Danilo Negrão, um tenente da Polícia Militar, faleceu em setembro de 2023, aos 41 anos, deixando Raquel e uma filha. A viúva revelou, em vídeo divulgado nas redes sociais, a intensidade das cobranças que se seguiram, provenientes de diversos credores, enquanto ela ainda enfrentava a perda. “Eu vivi um inferno, porque não tive tempo de sofrer o luto. Muita gente próxima veio e falou: ‘O Danilo deixou uma dívida comigo, eu queria ver como é que você vai fazer para pagar’. Muita gente veio me cobrar, alguns me levaram à Justiça”, desabafou Raquel.

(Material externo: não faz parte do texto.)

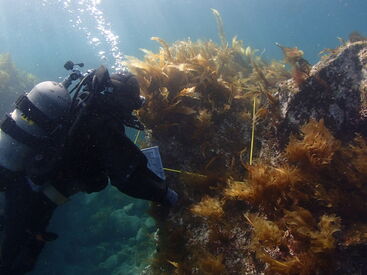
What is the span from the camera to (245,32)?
7288 cm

Vício em Bets: Viúva de Policial Relata Drama Pós-Morte

O real montante e a dimensão das obrigações financeiras somente foram revelados a Raquel após o falecimento do esposo. Ela explicou que o policial buscou empréstimos junto a bancos, amigos e agiotas, registrando todos os valores em uma planilha pessoal. Segundo Raquel, a conduta íntegra de Danilo fez com que muitas pessoas confiassem e emprestassem dinheiro, sem suspeitar do que ele estava vivenciando. “Todos emprestavam, porque ele era muito honesto, então ninguém imaginava o que ele estava passando”, detalhou. Atualmente, quase três anos após a tragédia, a família ainda sente os reflexos financeiros do **vício em bets**. Processos judiciais em andamento impossibilitam a venda da residência familiar, e Raquel Maria continua residindo no imóvel onde o evento trágico ocorreu.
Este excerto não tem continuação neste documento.